§ EXTRACT
Emmy Noether’s most important contributions to mathematics were in the area of abstract algebra, which is completely different from the early algebra of equation solving in that it studies not so much the results of algebraic operations (addition, multiplication, etc.) but rather their formal properties, such as associativity, commutativity, distributivity; and it investigates the generalized systems that arise if one or more of these properties is not assumed. Thus, in classical algebra it is postulated that the rational, the real, or the complex numbers should constitute a “field” with respect to addition and multiplication, operations assumed to be associative and commutative, the latter being distributive with respect to the former. One of the traditional postulates, namely the commutative law of multiplication, was relinquished in the earliest example of a generalized algebraic structure (William Rowan Hamilton’s “quaternion algebra” of 1843) and also in many of the 1844 Grassmann algebras. The entities in such systems and in some of the research of Emmy Noether after 1927 are still termed numbers, albeit hypercomplex numbers. In further generalization the elements of an algebraic system are abstractions that are not necessarily capable of interpretation as numbers, and the binary operations are not literally addition and multiplication, but merely laws of composition that have properties akin to the traditional operations.

If Hamilton and Grassmann inspired Emmy Noether’s later work, it was Dedekind who influenced the abstract axiomatic “theory of ideals” which Noether developed from 1920 to 1926. The Dedekind ideals—which are not numbers but sets of numbers—were devised in order to reinstate the Euclidean theorem on unique decomposition into prime factors, a law which breaks down in algebraic number fields. Two of the generalized structures which Noether related to the ideals are the “group” and the “ring”.

§ AVAILABLE RECORDS

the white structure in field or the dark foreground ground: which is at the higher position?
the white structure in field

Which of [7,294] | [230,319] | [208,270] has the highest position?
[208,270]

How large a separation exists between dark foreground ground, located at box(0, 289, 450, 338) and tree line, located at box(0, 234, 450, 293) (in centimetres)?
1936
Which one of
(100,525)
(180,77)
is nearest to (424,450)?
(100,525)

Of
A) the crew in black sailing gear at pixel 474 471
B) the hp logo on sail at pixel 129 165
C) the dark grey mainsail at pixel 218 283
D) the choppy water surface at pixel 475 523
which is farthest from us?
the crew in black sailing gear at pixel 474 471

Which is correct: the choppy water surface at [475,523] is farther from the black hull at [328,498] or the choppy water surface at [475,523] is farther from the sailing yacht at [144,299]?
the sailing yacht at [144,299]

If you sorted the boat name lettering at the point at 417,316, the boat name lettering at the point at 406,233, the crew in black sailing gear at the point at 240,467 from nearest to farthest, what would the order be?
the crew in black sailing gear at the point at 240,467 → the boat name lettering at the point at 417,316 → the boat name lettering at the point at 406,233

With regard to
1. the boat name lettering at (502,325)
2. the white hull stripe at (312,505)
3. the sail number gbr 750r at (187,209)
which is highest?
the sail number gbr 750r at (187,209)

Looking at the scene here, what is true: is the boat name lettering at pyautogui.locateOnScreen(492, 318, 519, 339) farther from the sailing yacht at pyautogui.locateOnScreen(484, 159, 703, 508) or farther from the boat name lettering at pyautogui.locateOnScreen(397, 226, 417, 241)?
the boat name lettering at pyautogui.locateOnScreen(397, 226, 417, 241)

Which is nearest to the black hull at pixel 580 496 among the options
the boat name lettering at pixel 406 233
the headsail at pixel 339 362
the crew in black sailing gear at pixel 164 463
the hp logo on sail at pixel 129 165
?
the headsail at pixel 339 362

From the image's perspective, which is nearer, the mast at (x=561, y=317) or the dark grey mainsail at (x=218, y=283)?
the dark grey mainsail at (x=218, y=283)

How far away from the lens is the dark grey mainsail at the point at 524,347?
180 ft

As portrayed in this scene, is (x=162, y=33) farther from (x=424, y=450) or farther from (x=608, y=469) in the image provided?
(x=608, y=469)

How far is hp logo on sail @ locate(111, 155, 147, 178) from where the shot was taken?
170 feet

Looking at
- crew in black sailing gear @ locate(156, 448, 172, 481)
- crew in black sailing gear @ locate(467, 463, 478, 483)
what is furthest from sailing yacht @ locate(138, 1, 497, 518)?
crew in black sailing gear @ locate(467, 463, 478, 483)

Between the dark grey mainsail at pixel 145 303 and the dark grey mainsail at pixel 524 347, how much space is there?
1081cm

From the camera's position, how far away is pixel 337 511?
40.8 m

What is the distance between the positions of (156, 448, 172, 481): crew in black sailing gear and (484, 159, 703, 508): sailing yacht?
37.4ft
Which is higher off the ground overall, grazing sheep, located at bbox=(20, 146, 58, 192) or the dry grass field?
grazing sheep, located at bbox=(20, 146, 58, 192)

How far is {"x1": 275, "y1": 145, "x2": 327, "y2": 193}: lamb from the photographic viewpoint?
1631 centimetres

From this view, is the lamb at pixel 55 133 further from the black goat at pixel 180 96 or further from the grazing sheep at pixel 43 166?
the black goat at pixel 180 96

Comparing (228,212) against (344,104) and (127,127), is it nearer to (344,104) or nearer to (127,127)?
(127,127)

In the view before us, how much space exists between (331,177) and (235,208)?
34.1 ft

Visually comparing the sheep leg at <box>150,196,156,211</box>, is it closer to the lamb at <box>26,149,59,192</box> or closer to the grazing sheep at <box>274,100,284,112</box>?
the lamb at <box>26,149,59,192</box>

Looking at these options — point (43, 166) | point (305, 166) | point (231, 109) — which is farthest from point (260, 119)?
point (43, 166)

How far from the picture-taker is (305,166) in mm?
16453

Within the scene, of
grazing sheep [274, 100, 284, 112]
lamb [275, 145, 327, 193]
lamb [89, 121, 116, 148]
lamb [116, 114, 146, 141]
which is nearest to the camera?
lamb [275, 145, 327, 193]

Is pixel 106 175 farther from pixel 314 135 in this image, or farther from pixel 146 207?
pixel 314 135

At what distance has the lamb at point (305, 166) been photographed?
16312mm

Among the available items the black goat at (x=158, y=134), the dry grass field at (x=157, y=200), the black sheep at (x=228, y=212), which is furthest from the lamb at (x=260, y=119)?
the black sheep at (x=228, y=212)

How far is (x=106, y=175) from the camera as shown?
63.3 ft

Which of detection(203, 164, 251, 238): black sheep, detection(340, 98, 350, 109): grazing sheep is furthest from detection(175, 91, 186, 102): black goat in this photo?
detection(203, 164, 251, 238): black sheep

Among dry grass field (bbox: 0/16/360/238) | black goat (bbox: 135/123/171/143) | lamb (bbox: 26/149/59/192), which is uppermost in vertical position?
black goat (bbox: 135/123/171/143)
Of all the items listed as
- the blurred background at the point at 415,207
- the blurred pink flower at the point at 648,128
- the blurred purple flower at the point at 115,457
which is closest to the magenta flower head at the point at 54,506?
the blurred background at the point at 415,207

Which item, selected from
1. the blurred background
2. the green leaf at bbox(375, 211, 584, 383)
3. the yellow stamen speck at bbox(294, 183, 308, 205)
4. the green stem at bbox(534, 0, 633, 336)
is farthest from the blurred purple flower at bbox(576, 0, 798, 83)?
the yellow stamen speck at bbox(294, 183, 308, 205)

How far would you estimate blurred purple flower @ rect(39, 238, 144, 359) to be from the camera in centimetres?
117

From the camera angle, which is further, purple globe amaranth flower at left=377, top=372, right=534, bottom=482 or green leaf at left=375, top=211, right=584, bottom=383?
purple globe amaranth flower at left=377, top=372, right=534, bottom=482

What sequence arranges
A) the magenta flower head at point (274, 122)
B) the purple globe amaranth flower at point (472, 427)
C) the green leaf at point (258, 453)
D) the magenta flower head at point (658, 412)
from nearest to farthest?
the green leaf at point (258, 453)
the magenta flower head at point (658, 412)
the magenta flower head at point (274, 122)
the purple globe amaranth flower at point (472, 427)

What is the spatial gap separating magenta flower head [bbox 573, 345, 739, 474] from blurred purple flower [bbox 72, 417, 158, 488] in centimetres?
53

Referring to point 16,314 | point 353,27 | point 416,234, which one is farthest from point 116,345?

§ YOUR TASKS
1 > Answer these questions from the extract on Emmy Noether's algebra:
(a) In what year did Hamilton's quaternion algebra appear?
(b) Over which years did Noether develop her theory of ideals?
(c) Which two generalized structures did Noether relate to the ideals?
2 > Identify every line in the entries that contains the word "hull", and copy each of those lines.
The entries have no connection to the extract.

§ EXERCISE ANSWERS
1 >
(a) 1843
(b) From 1920 to 1926
(c) The "group" and the "ring"

2 >
Which is correct: the choppy water surface at [475,523] is farther from the black hull at [328,498] or the choppy water surface at [475,523] is farther from the sailing yacht at [144,299]?
2. the white hull stripe at (312,505)
Which is nearest to the black hull at pixel 580 496 among the options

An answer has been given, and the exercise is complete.